Published on NewsOK Modified: December 21, 2012 at 4:04 pm •  Published: December 21, 2012

ANCHORAGE, Alaska (AP) — In a story Dec. 20 about a proposed in-state natural gas pipeline, The Associated Press reported erroneously that a pipeline previously under consideration by the Alaska Gasline Development Corp. would have been pressurized to 25,000 pounds per square inch. The correct figure was 2,500 pounds per square inch.

A corrected version of the story is below:

In-state gas pipeline planners revise project

In-state natural gas pipeline planners revise project; remove gas liquids to lower tariffs


Associated Press.

ANCHORAGE, Alaska (AP) — A proposal for an in-state natural pipeline that could carry North Slope natural gas to communities from Fairbanks to southcentral Alaska has been revised to eliminate the transport of natural gas liquids, which will have the effect of lowering tariffs for customers in Fairbanks.

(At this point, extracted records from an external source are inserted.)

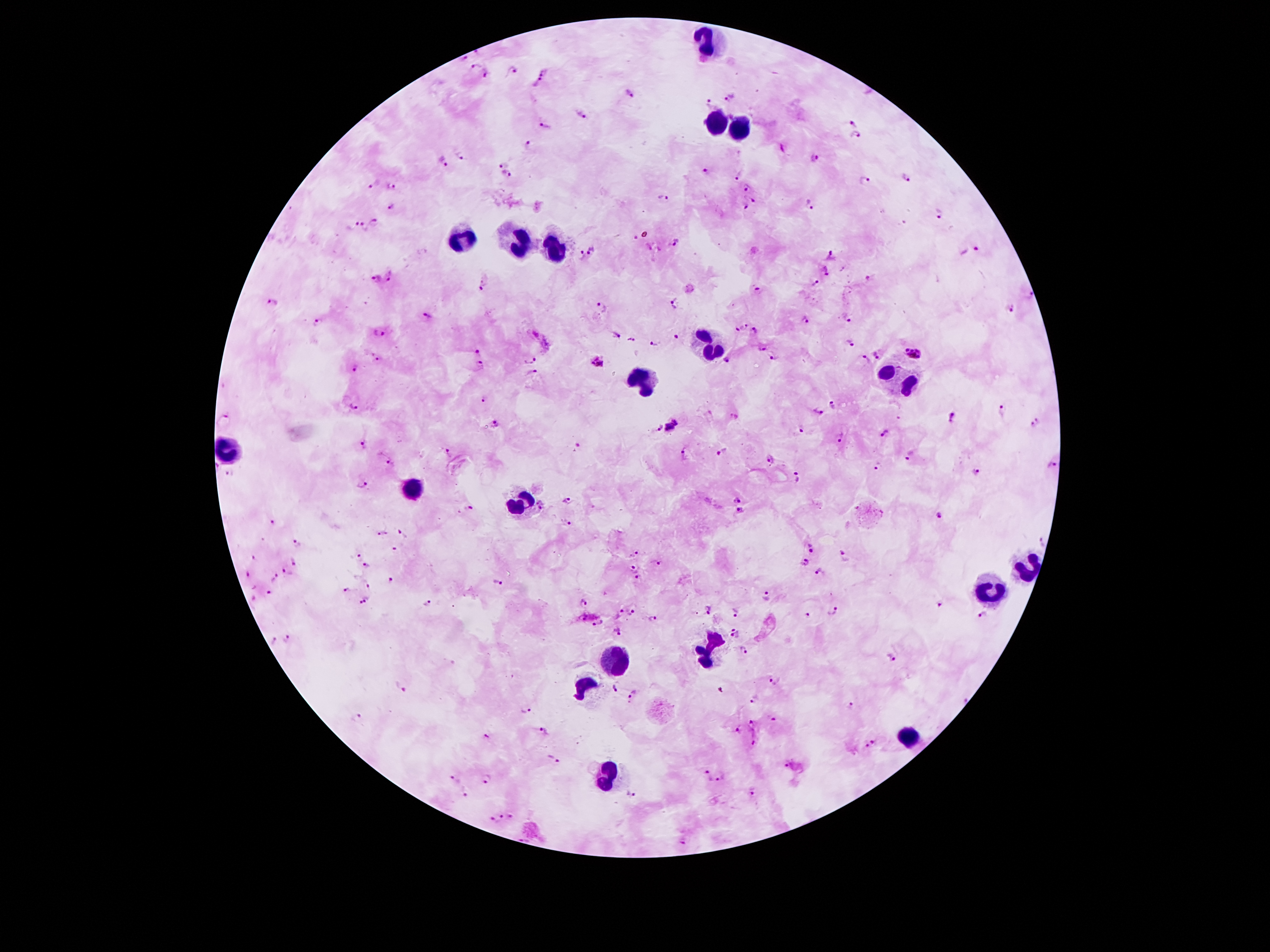 Approximate centers as [x, y] in pixels. Malaria parasite locations: [464, 57], [474, 65], [513, 70], [544, 71], [485, 73], [539, 81], [630, 92], [728, 96], [710, 105], [582, 116], [851, 122], [543, 126], [855, 137], [530, 143], [460, 155], [814, 156], [443, 162], [503, 163], [704, 169], [739, 172], [508, 175], [905, 178], [866, 180], [375, 183], [393, 186], [744, 186], [664, 197], [751, 197], [392, 206], [812, 206], [744, 207], [937, 214], [376, 221], [353, 224], [364, 228], [676, 242], [977, 249], [593, 251], [832, 256], [582, 257], [826, 271], [392, 277], [378, 279], [485, 283], [816, 284], [759, 289], [1031, 295], [273, 302], [674, 304], [603, 306], [1011, 308], [428, 316], [806, 321], [849, 321], [316, 324], [742, 328], [756, 329], [379, 334], [618, 335], [675, 335], [632, 340], [654, 344], [849, 344], [763, 349], [478, 351], [913, 352], [877, 354], [774, 356], [376, 359], [527, 359], [867, 360], [597, 361], [727, 361], [480, 365], [355, 369], [533, 372], [484, 398], [353, 404], [836, 405], [1001, 410], [819, 412], [733, 415], [898, 418], [953, 418], [1036, 422], [496, 424], [671, 427], [658, 428], [802, 430], [884, 434], [842, 437], [363, 444], [577, 447], [684, 452], [719, 452], [911, 453], [449, 454], [769, 458], [1053, 464], [389, 465], [877, 465], [976, 472], [229, 473], [797, 478], [360, 483], [737, 499], [568, 500], [469, 509], [742, 510], [942, 516], [273, 522], [566, 523], [383, 534], [404, 534], [1042, 540], [298, 543], [811, 549], [396, 550], [634, 554], [844, 555], [355, 556], [255, 559], [295, 561], [806, 562], [657, 563], [368, 564], [632, 568], [819, 571], [289, 572], [249, 575], [640, 577], [274, 579], [392, 581], [496, 581], [368, 584], [255, 585], [346, 590], [269, 592], [766, 594], [253, 599], [368, 600], [358, 602], [583, 602], [427, 603], [940, 607], [834, 608], [707, 609], [630, 611], [617, 612], [733, 612], [807, 614], [983, 614], [584, 618], [650, 618], [597, 622], [730, 627], [617, 631], [736, 637], [274, 639], [289, 639], [744, 650], [890, 657], [776, 680], [401, 686], [617, 686], [632, 695], [754, 699], [851, 705], [525, 709], [357, 718], [775, 719], [750, 724], [736, 729], [546, 731], [488, 735], [755, 737], [873, 742], [863, 746], [553, 760], [785, 766], [707, 776], [723, 777], [488, 779], [455, 780], [464, 792], [754, 792], [630, 794], [501, 815], [512, 816], [494, 820], [683, 842]. Leukocyte locations: [710, 44], [715, 124], [739, 128], [460, 242], [512, 246], [556, 251], [707, 348], [898, 383], [644, 387], [228, 448], [413, 487], [521, 507], [1023, 569], [987, 589], [705, 651], [617, 658], [587, 687], [908, 737], [605, 778]. Smartphone photograph taken through the microscope eyepiece. Image is 1270×952 pixels. Thick blood film. Giemsa stain. Single field of view. Patient malaria status: infected with Plasmodium falciparum. 100x magnification.Identify the cell.
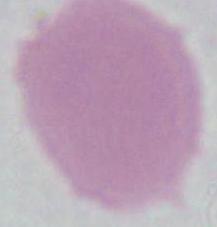
This is an erythrocyte.

Captured at 1000x magnification. Micrograph.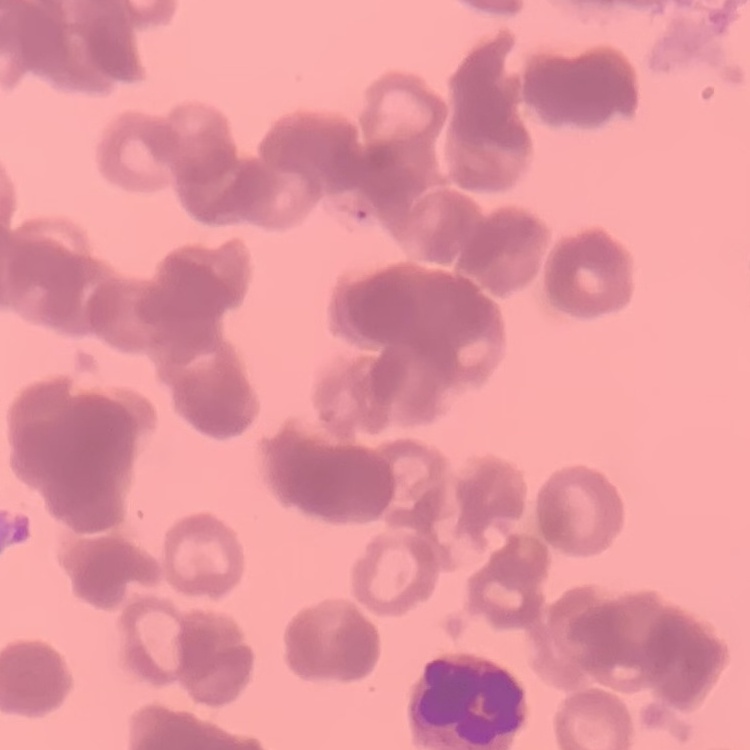

Summary:
  - Erythrocyte morphology: rouleaux formation
  - Preparation: thin peripheral smear
  - Stain: Field's or Giemsa
  - Image type: square crop of a larger photomicrograph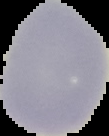
From a thin blood film. Result: no malaria parasites seen. Segmented cell region on a black background. Image is 109×136 pixels.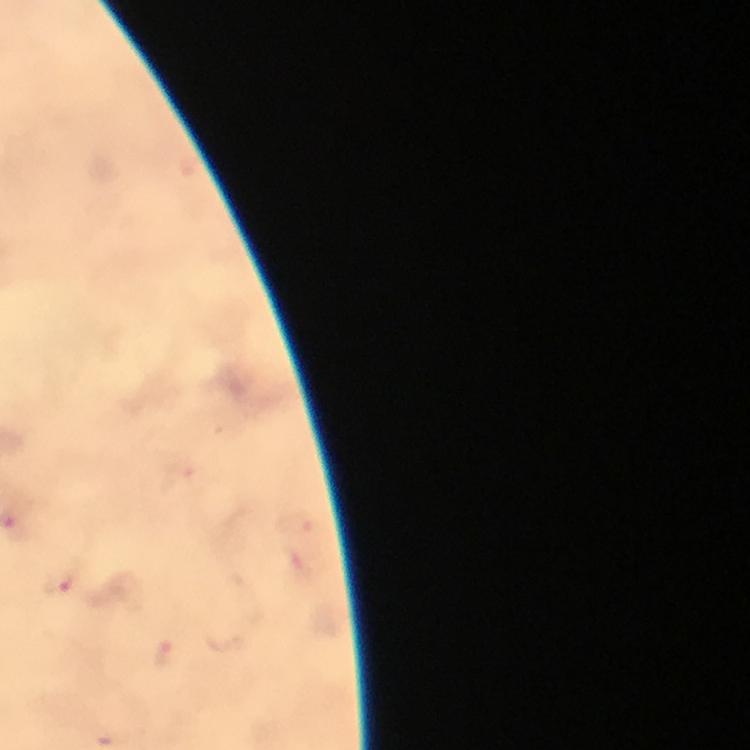

preparation = thick smear
capture = smartphone mounted on the microscope
magnification = 100x
context = from a diagnostic examination for malaria
stain = Giemsa
immersion oil = used
Plasmodium parasite locations = approximate centers as {x, y} in pixels: {59, 585}, {166, 658}
cropped from = a single field of view
image size = 750×750 pixels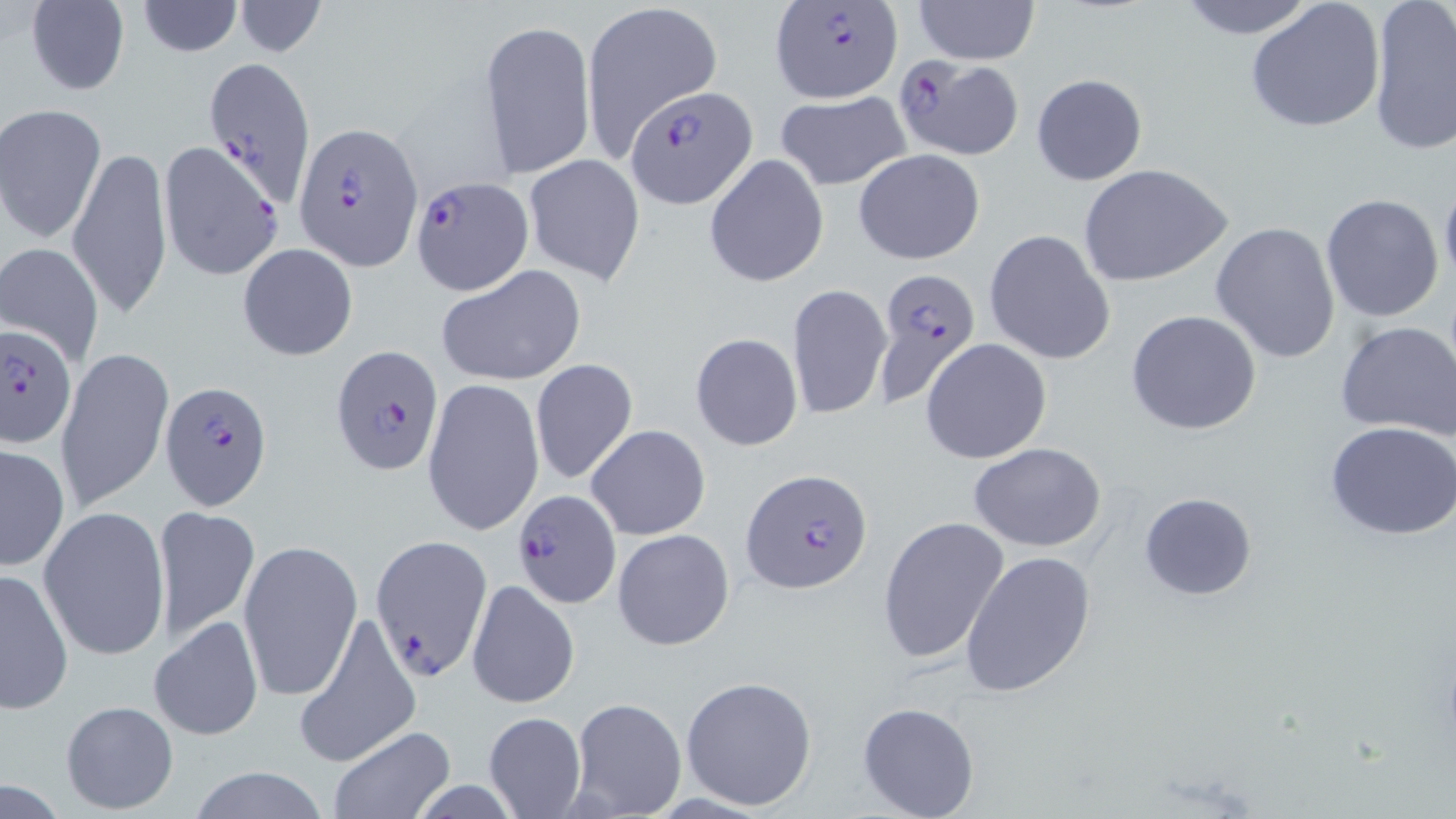
Plasmodium falciparum-infected red blood cell locations = approximate bounding boxes as (x1, y1, x2, y2) in pixels: (768, 3, 904, 104), (204, 56, 321, 210), (890, 56, 1026, 158), (626, 86, 756, 211), (292, 122, 423, 272), (410, 174, 532, 294), (872, 270, 982, 404), (0, 325, 75, 447), (331, 346, 443, 476), (158, 380, 273, 509), (741, 467, 873, 595), (511, 489, 624, 610), (371, 535, 491, 681)
slide-level diagnosis = Plasmodium falciparum
stain = May-Grünwald-Giemsa
uninfected red blood cell locations = approximate bounding boxes as (x1, y1, x2, y2) in pixels: (580, 0, 723, 157), (912, 0, 1041, 66), (1170, 0, 1323, 39), (24, 1, 131, 97), (135, 1, 244, 57), (233, 1, 326, 58), (1245, 1, 1386, 136), (1367, 1, 1456, 155), (479, 18, 595, 179), (1031, 73, 1148, 187), (774, 91, 911, 191), (2, 105, 109, 243), (157, 140, 283, 284), (69, 144, 174, 319), (852, 150, 986, 263), (524, 153, 645, 286), (704, 153, 829, 288), (1077, 163, 1232, 288), (1439, 177, 1456, 295), (1319, 193, 1446, 324), (1211, 222, 1343, 363), (984, 228, 1116, 365), (237, 242, 358, 360), (2, 244, 104, 366), (436, 264, 588, 386), (786, 283, 892, 421), (1125, 309, 1262, 435), (1334, 320, 1456, 443), (690, 333, 803, 451), (920, 338, 1053, 465), (55, 345, 174, 512), (530, 358, 638, 486), (422, 377, 545, 537), (1325, 420, 1456, 539), (587, 425, 711, 540), (968, 442, 1107, 553), (0, 443, 69, 571), (1138, 492, 1256, 601), (38, 505, 169, 661), (151, 505, 261, 645), (877, 516, 1009, 665), (612, 529, 735, 650), (238, 538, 363, 704), (959, 550, 1098, 698), (1, 567, 74, 712), (467, 579, 580, 710), (292, 611, 420, 770), (150, 616, 264, 742), (680, 675, 818, 811), (569, 697, 687, 818), (59, 699, 180, 813), (856, 700, 980, 818), (482, 712, 585, 819), (328, 725, 455, 817), (184, 766, 332, 819)
field of view = one of a larger specimen
preparation = thin blood film
modality = light microscopy
magnification = 1000x
image size = 1456×819 pixels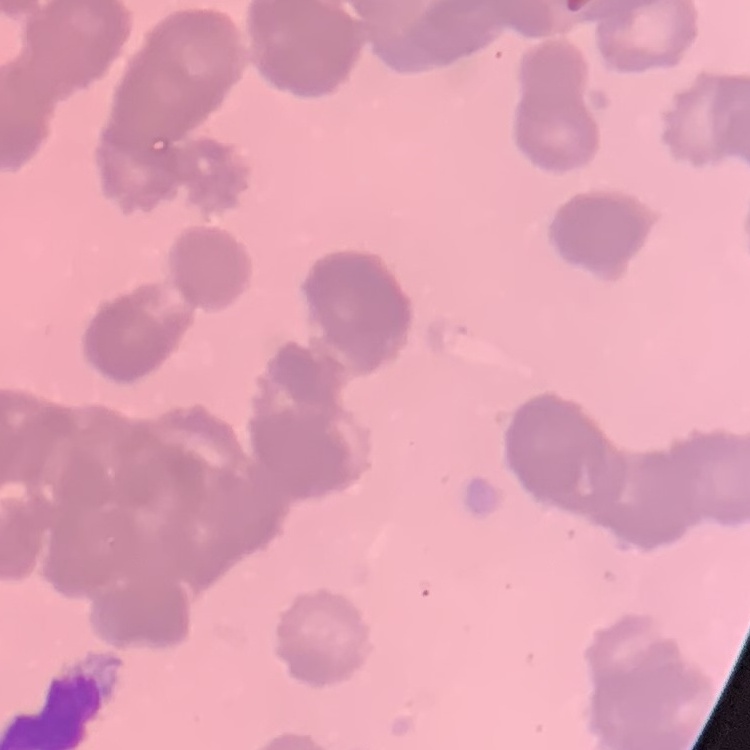

Summary:
  - Erythrocyte morphology: rouleaux formation
  - Preparation: thin blood film
  - Image type: one tile cut from a larger photomicrograph
  - Stain: Field's or GiemsaState the blood parasite species.
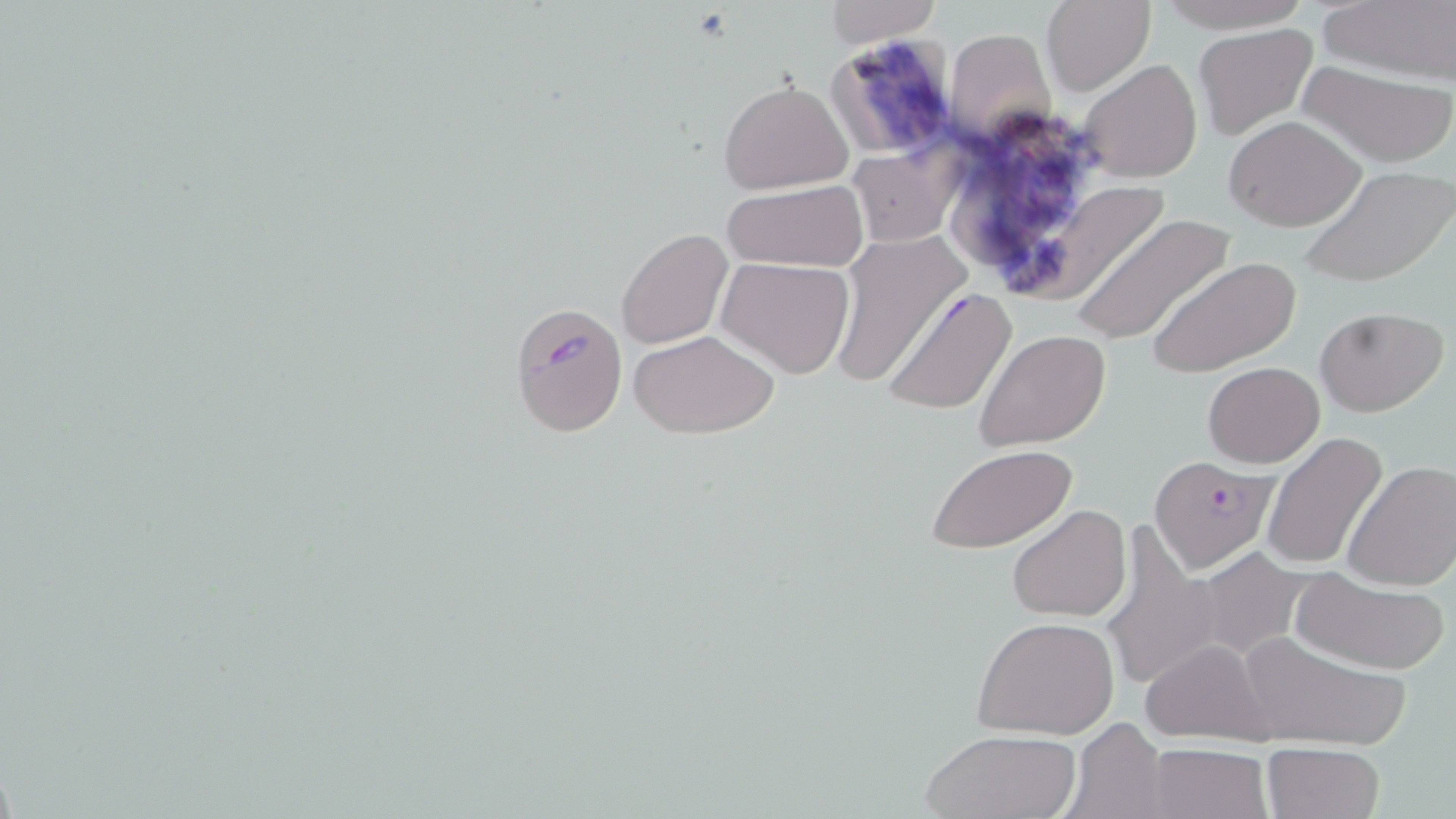

Plasmodium falciparum.

Summary:
  - Coordinate format: approximate bounding boxes as (x1, y1, x2, y2) in pixels
  - Uninfected red blood cell locations: (1158, 0, 1307, 31), (824, 1, 940, 47), (1042, 1, 1154, 95), (1319, 1, 1456, 84), (1194, 24, 1319, 139), (942, 28, 1051, 143), (1293, 58, 1456, 168), (1077, 59, 1203, 185), (718, 77, 853, 195), (1225, 116, 1366, 232), (963, 123, 1079, 257), (845, 145, 959, 248), (1300, 164, 1456, 289), (718, 182, 868, 273), (1024, 184, 1169, 296), (1071, 214, 1237, 346), (615, 227, 733, 351), (825, 233, 970, 389), (717, 256, 856, 378), (1149, 256, 1300, 377), (880, 286, 1018, 417), (1316, 306, 1447, 417), (630, 329, 778, 439), (973, 329, 1112, 450), (1202, 361, 1324, 467), (1262, 431, 1388, 571), (925, 443, 1078, 554), (1340, 460, 1456, 591), (1007, 502, 1131, 621), (1098, 526, 1230, 697), (1290, 568, 1453, 675), (972, 615, 1120, 740), (1235, 630, 1410, 749), (1138, 639, 1278, 746), (1065, 718, 1169, 818), (920, 728, 1081, 818), (1146, 743, 1272, 819), (1261, 743, 1384, 819)
  - Plasmodium falciparum-infected red blood cell locations: (511, 303, 628, 435), (1148, 456, 1280, 572)
  - Image size: 1456×819 pixels
  - Stain: May-Grünwald-Giemsa
  - Modality: optical microscopy
  - Preparation: thin blood film
  - Field of view: single
  - Magnification: 1000x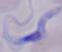

Summary:
  - Identification: trypanosome
  - Magnification: 1000x
  - Modality: micrograph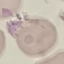
{
  "malaria_status": "uninfected",
  "capture": "smartphone through the microscope eyepiece",
  "image_type": "cell patch, automatically extracted from a larger field of view and resized to 64 × 64 pixels",
  "preparation": "thin blood film",
  "stain": "Giemsa"
}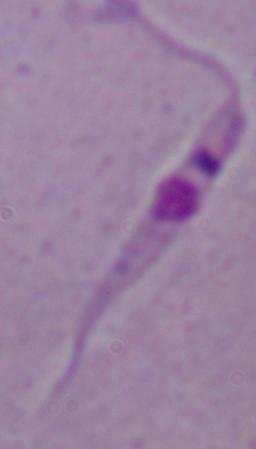

modality = micrograph
identification = Leishmania
magnification = 1000x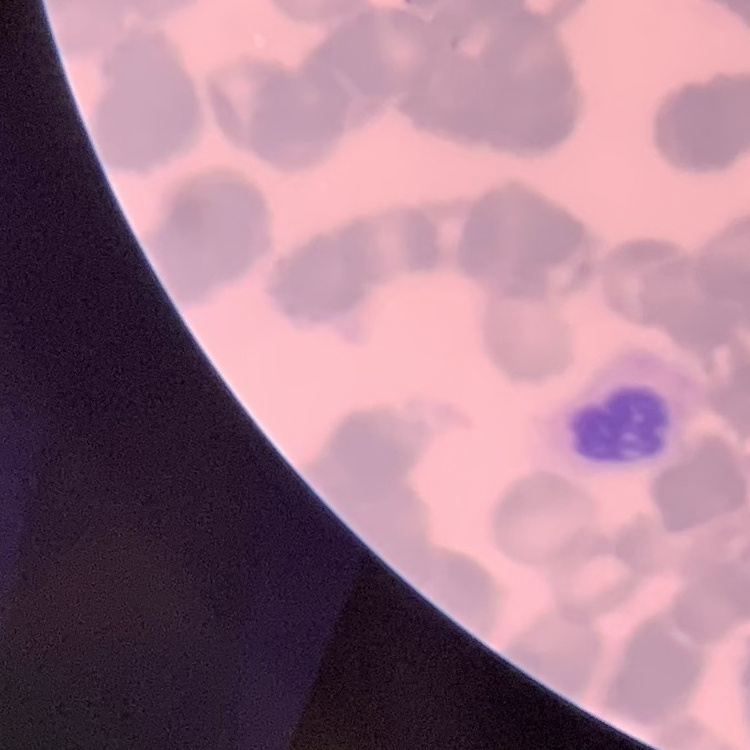
erythrocyte morphology = rouleaux formation
image type = one tile cut from a larger photomicrograph
preparation = thin blood film
stain = Field's or Giemsa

Carrying natural gas liquids such as ethane, propane and butane was previously considered desirable because they could be sold at a premium and used to lower the price of gas to Alaskans, said Frank Richards, the pipeline engineering manager for the Alaska Gasline Development Corp.

"Now we see that the world is awash in natural gas liquids," he said in a presentation to a legislative committee Thursday.

More shale gas has meant a glut of NGLs in the U.S. market, with prices falling by 60 percent.

Eliminating them from an in-state pipeline would allow the project to be built with industry-standard 36-inch pipe rather than 25-inch pipe, Richards said. Pressure could be lowered from 2,500 pound per square inch, which requires premium fittings, pipe and valves, to 1,480 pounds per square inch. Lower pressure means a safer line and more takeout points, Richards said.

NGLs in the line would have required Fairbanks to have facilities to take them out, depressurize gas for local use and re-inject the liquids. Another extraction plant would have been needed at the end of the 737-mile line.

"Those are expensive facilities," Richard said.

The new plan eliminates that and the net effect would be to lower the tariff for natural gas delivered to Fairbanks, which under the previous design would have paid a higher tariff than Anchorage. Fairbanks, he said would pay $8.25 to $10 per million BTUs, down from $10.45 under the old plan and far less than the $23 per million BTUs that customers are now paying for fuel oil. Anchorage would pay $9 to $11.25 per million, comparable to rates projected for 2013, he said.